The Peoria Loess and Bignell Loess of the central Great Plains display bimodality in particle size distributions, with a coarse peak of medium silt to very fine sand and a shoulder or secondary peak of fine silt. In most of the Peoria Loess and more rapidly deposited parts of the Bignell Loess, the coarse mode is dominant and the fine mode is minor. The fine mode becomes much more prominent in the uppermost Peoria Loess (~15-14 ka) and particularly in the upper part of the Brady Soil, which formed ~14-10 ka, and it also increases to a lesser extent in Holocene paleosols. Interpreting these changes in bimodality as a response to environmental change is an important but challenging problem. In the semi-arid western Great Plains, development of the fine mode through mineral weathering is unlikely. Mason et al. (2003, Catena 53:377-397) documented evidence for sedimentary aggregates in Peoria Loess, accounting for at least part of the fine mode. On the other hand, the lamination found in most thick Peoria Loess of western Nebraska appears to record alternating sedimentation of relatively coarse and much finer grains, at a frequency that could be annual, providing evidence that grain-size bimodality originates at least partially because of bimodality in transport conditions. Physical models of dust transport suggest such large grain-size variations are more likely to reflect changing transport distance than changes in wind strength alone. Therefore, a viable explanation for the increased fine dust deposition during the glacial-interglacial transition is that the coarse mode represents dust last entrained in active dune fields, 10s of km upwind of the thickest Peoria Loess and Bignell Loess, and those dune fields were increasingly stabilized after 15 ka.

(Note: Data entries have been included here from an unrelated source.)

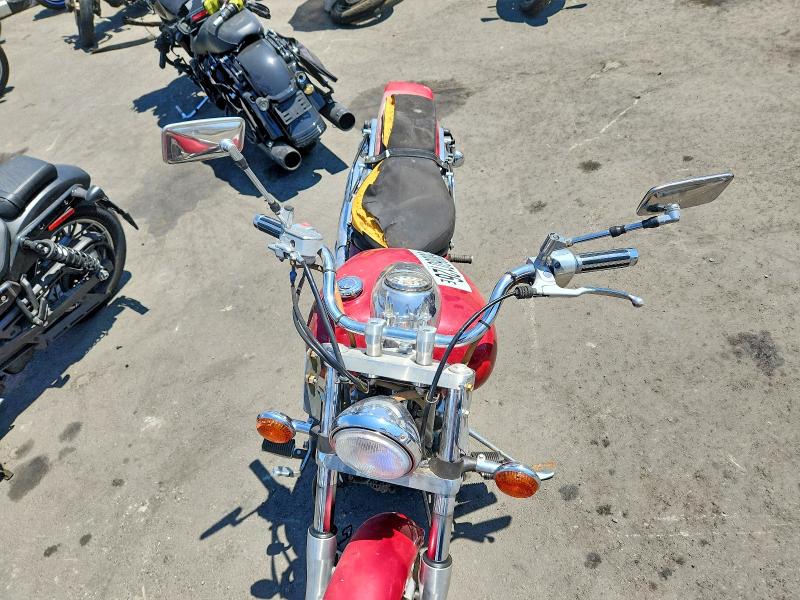 2000 Yama VIN JYAVM01YXYA002998 COPART salvage auction — NORMAL WEAR, DT, sold $250 on 2026-07-23 (photo 5)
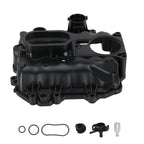 Upper Intake Manifold w/Gaskets for Chevy Astro Express GMC Sierra (1996–2005) 615-182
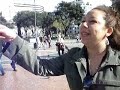 yandhi en plaza cataluyna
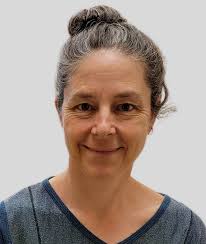 Amy Chiriatti, MPT- Outpatient Orthopedics at Gifford Health Care in Vermont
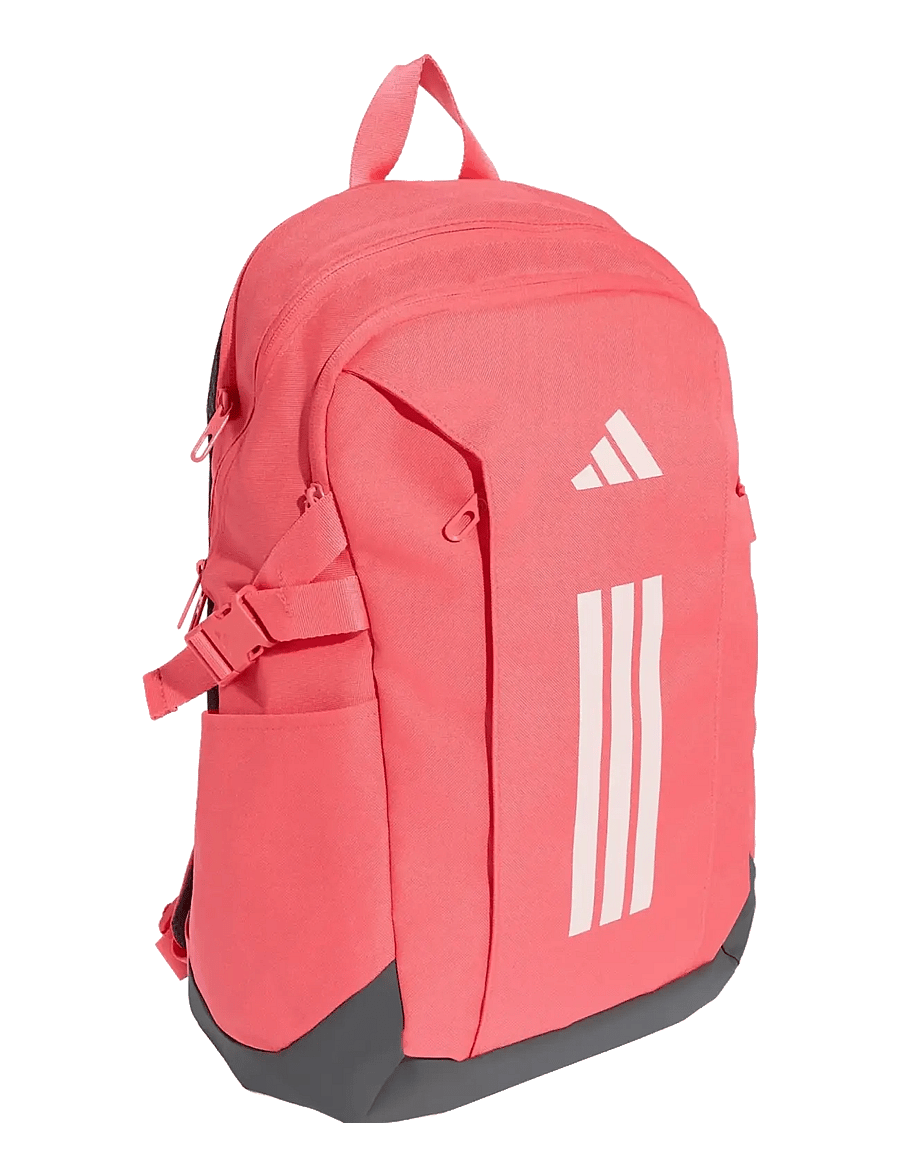 adidas Performance - APWR VIII - sport backpacks - purtur/white - 3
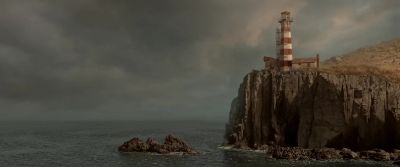 I'm gonna be heading
back to the mainland - Dangerous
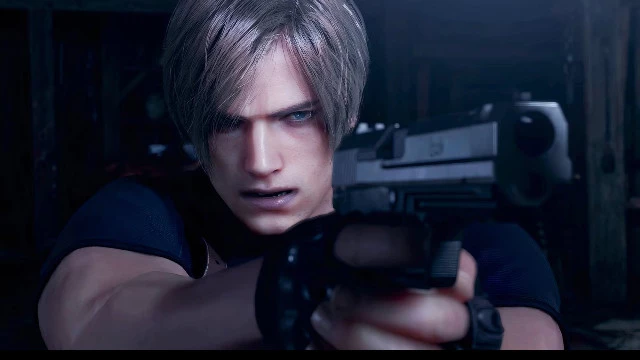  Resident Evil 9 может выйти в следующем году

As dust emission from the local source area decreased—but probably never ceased altogether—the influx of finer dust continued, from drier, colder, less vegetated, and possibly windier environments 100s of km farther upwind. The relative prominence of the Brady Soil may in part reflect this ongoing influx of dust, dominated by fine silt, which favored organic matter accumulation and preservation. After Brady Soil formation, reactivation of proximal dune fields and possibly wind erosion of exposed Peoria made the coarse mode dominant in the Bignell Loess.